Sudarto: Pengalaman Hidup Menjadi Bekal untuk Berkontribusi bagi Cirebon

Tuesday, 25 August 2026


CIREBON — Memasuki usia yang semakin matang, Sudarto terus berupaya memberikan kontribusi bagi pembangunan Kabupaten Cirebon. Pria kelahiran Cirebon, 25 Agustus 1985, tersebut mengaku perjalanan hidup selama 41 tahun telah memberikan banyak pengalaman dan pelajaran berharga.

“Saya sudah melewati berbagai pengalaman dalam perjalanan hidup. Semua itu menjadi pelajaran dan bekal bagi saya untuk terus berkembang dan memberikan manfaat,” ujar Sudarto, Selasa (25/8). 

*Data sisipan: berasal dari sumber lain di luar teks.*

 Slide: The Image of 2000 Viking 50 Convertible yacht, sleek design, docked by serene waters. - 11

Perjalanan Sudarto dimulai dari dunia organisasi. Ia turut bergabung dan mendirikan LSM KOMPAK, sebelum kemudian aktif dalam kepengurusan DPD KNPI Kabupaten Cirebon. Pengalaman berorganisasi tersebut menjadi salah satu pijakan dalam membangun relasi dan memperluas wawasan.

“Dari organisasi saya banyak belajar tentang bagaimana berkomunikasi, membangun hubungan dengan masyarakat, serta menjaga kepercayaan,” katanya.

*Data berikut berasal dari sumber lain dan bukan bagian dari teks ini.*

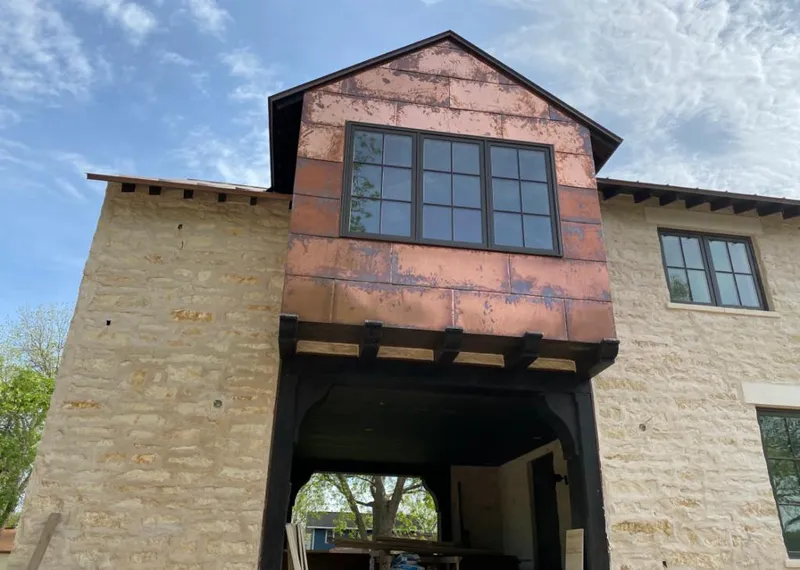 Copper metal panel facade on a stone building for Roof Repair in La Presa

Setelah melalui pengalaman di dunia organisasi, Sudarto kemudian mencoba peruntungan di sektor usaha. Ia mengawali kiprahnya dari bawah sebagai pekerja atau kuli di sejumlah proyek konstruksi.

“Saya pernah merasakan bekerja sebagai kuli di proyek. Dari situ saya belajar banyak hal, mulai dari pekerjaan di lapangan sampai bagaimana membangun kepercayaan,” ungkapnya.

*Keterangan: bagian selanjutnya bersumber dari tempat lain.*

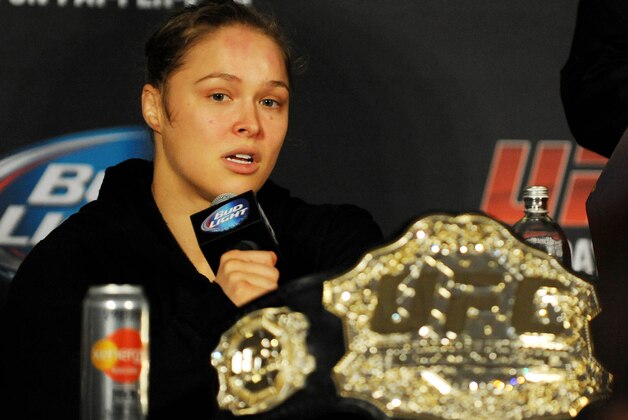 Feb 22, 2014; Las Vegas, NV, USA; UFC women's bantamweight champion Ronda Rousey answers questions from reporters after defending her title against Sara McMann in the first round of the main event of UFC 170 at Mandalay Bay. Mandatory Credit: Stephen R. Sylvanie-USA TODAY Sports Feb 22, 2014; Las Vegas, NV, USA; UFC women's bantamweight champion Ronda Rousey answers questions from reporters after defending her title against Sara McMann in the first round of the main event of UFC 170 at Mandalay Bay. Mandatory Credit: Stephen R. Sylvanie-USA TODAY Sports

Berkat ketekunan dan pengalaman yang terus dikembangkan, Sudarto akhirnya mampu berdiri sendiri dan mendirikan perusahaan konstruksi CV Cirebon Timur Sejahtera. Perusahaan tersebut kemudian mengerjakan berbagai pekerjaan, khususnya di wilayah Cirebon Timur.

“Alhamdulillah, dari proses yang panjang akhirnya saya bisa berdiri sendiri dan membangun perusahaan. Saya ingin usaha ini terus berkembang sekaligus ikut membantu pembangunan Kabupaten Cirebon,” tuturnya.

Menurut Sudarto, perjalanan usaha tidak hanya membutuhkan kemampuan dan modal, tetapi juga hubungan baik dengan banyak pihak. Karena itu, ia berpesan agar setiap orang tetap menjaga hubungan persahabatan dan kepercayaan.

“Jangan pernah memutus tali pertemanan. Bagi saya, teman dan jaringan yang dibangun dengan kepercayaan merupakan bagian penting dari keberlanjutan usaha,” tegasnya.

Selain membangun usaha, Sudarto juga mengaku ingin terus berbagi dengan masyarakat. Menurutnya, keberhasilan akan lebih bermakna apabila dapat memberikan manfaat kepada orang lain yang membutuhkan.

“Kalau kita mempunyai kemampuan, jangan lupa berbagi. Kita hidup saling membutuhkan dan sudah seharusnya bisa membantu sesama,” pungkasnya.